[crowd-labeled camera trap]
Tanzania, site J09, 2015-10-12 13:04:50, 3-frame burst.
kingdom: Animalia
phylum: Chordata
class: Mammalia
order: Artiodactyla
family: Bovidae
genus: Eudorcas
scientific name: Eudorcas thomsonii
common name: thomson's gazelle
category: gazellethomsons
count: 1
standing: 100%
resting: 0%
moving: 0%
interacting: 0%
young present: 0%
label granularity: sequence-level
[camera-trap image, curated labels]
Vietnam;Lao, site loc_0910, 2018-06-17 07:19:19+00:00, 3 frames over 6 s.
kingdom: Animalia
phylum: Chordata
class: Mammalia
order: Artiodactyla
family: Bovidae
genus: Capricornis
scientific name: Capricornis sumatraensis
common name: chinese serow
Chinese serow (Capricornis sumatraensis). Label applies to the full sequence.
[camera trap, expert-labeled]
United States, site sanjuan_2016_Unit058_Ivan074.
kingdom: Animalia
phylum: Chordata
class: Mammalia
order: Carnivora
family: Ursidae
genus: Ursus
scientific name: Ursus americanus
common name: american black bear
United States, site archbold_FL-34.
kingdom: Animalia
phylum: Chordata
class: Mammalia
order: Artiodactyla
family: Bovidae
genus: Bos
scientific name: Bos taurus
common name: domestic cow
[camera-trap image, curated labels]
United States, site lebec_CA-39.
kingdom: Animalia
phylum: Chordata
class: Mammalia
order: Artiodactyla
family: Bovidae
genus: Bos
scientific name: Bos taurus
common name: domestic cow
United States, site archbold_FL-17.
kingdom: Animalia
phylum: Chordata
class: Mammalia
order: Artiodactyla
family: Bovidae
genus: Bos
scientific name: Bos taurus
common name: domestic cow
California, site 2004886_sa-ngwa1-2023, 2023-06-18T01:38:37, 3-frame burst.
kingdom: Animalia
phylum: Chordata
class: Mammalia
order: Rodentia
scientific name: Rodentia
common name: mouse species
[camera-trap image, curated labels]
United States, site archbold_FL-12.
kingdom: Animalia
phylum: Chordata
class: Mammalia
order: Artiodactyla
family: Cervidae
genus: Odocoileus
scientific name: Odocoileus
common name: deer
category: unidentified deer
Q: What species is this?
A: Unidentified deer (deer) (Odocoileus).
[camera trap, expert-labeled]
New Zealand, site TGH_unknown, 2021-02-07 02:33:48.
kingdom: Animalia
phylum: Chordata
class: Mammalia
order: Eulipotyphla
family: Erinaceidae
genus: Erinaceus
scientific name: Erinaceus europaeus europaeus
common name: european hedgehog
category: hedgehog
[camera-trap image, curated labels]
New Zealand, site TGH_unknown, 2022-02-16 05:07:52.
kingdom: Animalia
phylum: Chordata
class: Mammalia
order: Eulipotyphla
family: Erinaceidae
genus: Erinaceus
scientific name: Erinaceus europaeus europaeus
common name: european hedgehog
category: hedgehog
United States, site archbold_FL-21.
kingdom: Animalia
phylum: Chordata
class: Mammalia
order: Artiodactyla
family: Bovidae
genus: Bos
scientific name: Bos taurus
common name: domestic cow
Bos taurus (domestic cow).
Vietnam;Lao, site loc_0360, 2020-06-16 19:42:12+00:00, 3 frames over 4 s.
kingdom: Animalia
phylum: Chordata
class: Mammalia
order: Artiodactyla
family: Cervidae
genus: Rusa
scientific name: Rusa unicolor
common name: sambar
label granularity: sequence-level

========================================================================

WHAT YOU HAVE TO DO:
Above are some records; repeat all of them exactly.

TASK SOLUTION:
[crowd-labeled camera trap]
Tanzania, site J09, 2015-10-12 13:04:50, 3-frame burst.
kingdom: Animalia
phylum: Chordata
class: Mammalia
order: Artiodactyla
family: Bovidae
genus: Eudorcas
scientific name: Eudorcas thomsonii
common name: thomson's gazelle
category: gazellethomsons
count: 1
standing: 100%
resting: 0%
moving: 0%
interacting: 0%
young present: 0%
label granularity: sequence-level
[camera-trap image, curated labels]
Vietnam;Lao, site loc_0910, 2018-06-17 07:19:19+00:00, 3 frames over 6 s.
kingdom: Animalia
phylum: Chordata
class: Mammalia
order: Artiodactyla
family: Bovidae
genus: Capricornis
scientific name: Capricornis sumatraensis
common name: chinese serow
Chinese serow (Capricornis sumatraensis). Label applies to the full sequence.
[camera trap, expert-labeled]
United States, site sanjuan_2016_Unit058_Ivan074.
kingdom: Animalia
phylum: Chordata
class: Mammalia
order: Carnivora
family: Ursidae
genus: Ursus
scientific name: Ursus americanus
common name: american black bear
United States, site archbold_FL-34.
kingdom: Animalia
phylum: Chordata
class: Mammalia
order: Artiodactyla
family: Bovidae
genus: Bos
scientific name: Bos taurus
common name: domestic cow
[camera-trap image, curated labels]
United States, site lebec_CA-39.
kingdom: Animalia
phylum: Chordata
class: Mammalia
order: Artiodactyla
family: Bovidae
genus: Bos
scientific name: Bos taurus
common name: domestic cow
United States, site archbold_FL-17.
kingdom: Animalia
phylum: Chordata
class: Mammalia
order: Artiodactyla
family: Bovidae
genus: Bos
scientific name: Bos taurus
common name: domestic cow
California, site 2004886_sa-ngwa1-2023, 2023-06-18T01:38:37, 3-frame burst.
kingdom: Animalia
phylum: Chordata
class: Mammalia
order: Rodentia
scientific name: Rodentia
common name: mouse species
[camera-trap image, curated labels]
United States, site archbold_FL-12.
kingdom: Animalia
phylum: Chordata
class: Mammalia
order: Artiodactyla
family: Cervidae
genus: Odocoileus
scientific name: Odocoileus
common name: deer
category: unidentified deer
Q: What species is this?
A: Unidentified deer (deer) (Odocoileus).
[camera trap, expert-labeled]
New Zealand, site TGH_unknown, 2021-02-07 02:33:48.
kingdom: Animalia
phylum: Chordata
class: Mammalia
order: Eulipotyphla
family: Erinaceidae
genus: Erinaceus
scientific name: Erinaceus europaeus europaeus
common name: european hedgehog
category: hedgehog
[camera-trap image, curated labels]
New Zealand, site TGH_unknown, 2022-02-16 05:07:52.
kingdom: Animalia
phylum: Chordata
class: Mammalia
order: Eulipotyphla
family: Erinaceidae
genus: Erinaceus
scientific name: Erinaceus europaeus europaeus
common name: european hedgehog
category: hedgehog
United States, site archbold_FL-21.
kingdom: Animalia
phylum: Chordata
class: Mammalia
order: Artiodactyla
family: Bovidae
genus: Bos
scientific name: Bos taurus
common name: domestic cow
Bos taurus (domestic cow).
Vietnam;Lao, site loc_0360, 2020-06-16 19:42:12+00:00, 3 frames over 4 s.
kingdom: Animalia
phylum: Chordata
class: Mammalia
order: Artiodactyla
family: Cervidae
genus: Rusa
scientific name: Rusa unicolor
common name: sambar
label granularity: sequence-level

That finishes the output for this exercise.